▸ **Instructions to follow**
Transcribe every line of the listing below without any deviation.

::::::::

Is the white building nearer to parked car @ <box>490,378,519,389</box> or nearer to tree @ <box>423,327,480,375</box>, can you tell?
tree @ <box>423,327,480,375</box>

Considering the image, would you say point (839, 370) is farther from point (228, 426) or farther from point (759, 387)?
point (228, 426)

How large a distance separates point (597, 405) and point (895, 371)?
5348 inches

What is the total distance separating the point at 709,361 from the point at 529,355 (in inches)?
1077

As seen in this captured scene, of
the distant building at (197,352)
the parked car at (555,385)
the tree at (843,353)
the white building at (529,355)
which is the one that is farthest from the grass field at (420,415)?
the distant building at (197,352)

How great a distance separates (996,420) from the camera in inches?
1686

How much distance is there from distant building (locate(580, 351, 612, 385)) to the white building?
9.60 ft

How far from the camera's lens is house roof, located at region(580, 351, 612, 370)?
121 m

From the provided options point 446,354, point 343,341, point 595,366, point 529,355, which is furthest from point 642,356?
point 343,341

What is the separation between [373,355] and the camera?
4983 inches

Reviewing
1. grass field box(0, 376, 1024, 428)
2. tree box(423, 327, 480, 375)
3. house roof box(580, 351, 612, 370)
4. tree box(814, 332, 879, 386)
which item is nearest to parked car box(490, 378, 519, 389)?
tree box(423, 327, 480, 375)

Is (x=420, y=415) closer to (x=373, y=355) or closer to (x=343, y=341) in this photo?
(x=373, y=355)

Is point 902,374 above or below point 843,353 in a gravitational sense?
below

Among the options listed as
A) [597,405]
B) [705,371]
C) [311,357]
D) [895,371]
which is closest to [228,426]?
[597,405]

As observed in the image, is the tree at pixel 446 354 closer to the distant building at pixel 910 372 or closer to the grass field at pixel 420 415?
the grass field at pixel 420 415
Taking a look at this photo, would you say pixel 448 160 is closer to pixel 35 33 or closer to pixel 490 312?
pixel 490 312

::::::::

▸ **Answer to this task**
Is the white building nearer to parked car @ <box>490,378,519,389</box> or nearer to tree @ <box>423,327,480,375</box>, can you tell?
tree @ <box>423,327,480,375</box>

Considering the image, would you say point (839, 370) is farther from point (228, 426) or farther from point (759, 387)?
point (228, 426)

How large a distance separates point (597, 405) and point (895, 371)?
5348 inches

What is the total distance separating the point at 709,361 from the point at 529,355 (in inches)?
1077

As seen in this captured scene, of
the distant building at (197,352)
the parked car at (555,385)
the tree at (843,353)
the white building at (529,355)
which is the one that is farthest from the grass field at (420,415)?
the distant building at (197,352)

How great a distance separates (996,420) from the camera in inches?
1686

How much distance is there from distant building (locate(580, 351, 612, 385)) to the white building?
9.60 ft

How far from the camera's lens is house roof, located at region(580, 351, 612, 370)?
121 m

From the provided options point 446,354, point 343,341, point 595,366, point 529,355, which is furthest from point 642,356?
point 343,341

What is the separation between [373,355] and the camera?
4983 inches

Reviewing
1. grass field box(0, 376, 1024, 428)
2. tree box(423, 327, 480, 375)
3. house roof box(580, 351, 612, 370)
4. tree box(814, 332, 879, 386)
which item is nearest to parked car box(490, 378, 519, 389)?
tree box(423, 327, 480, 375)

Is (x=420, y=415) closer to (x=373, y=355) or closer to (x=343, y=341) in this photo?
(x=373, y=355)

Is point 902,374 above or below point 843,353 in a gravitational sense?
below

Among the options listed as
A) [597,405]
B) [705,371]
C) [311,357]
D) [895,371]
which is closest to [228,426]?
[597,405]

As observed in the image, is the tree at pixel 446 354 closer to the distant building at pixel 910 372 or closer to the grass field at pixel 420 415?
the grass field at pixel 420 415
Taking a look at this photo, would you say pixel 448 160 is closer to pixel 35 33 or closer to pixel 490 312?
pixel 490 312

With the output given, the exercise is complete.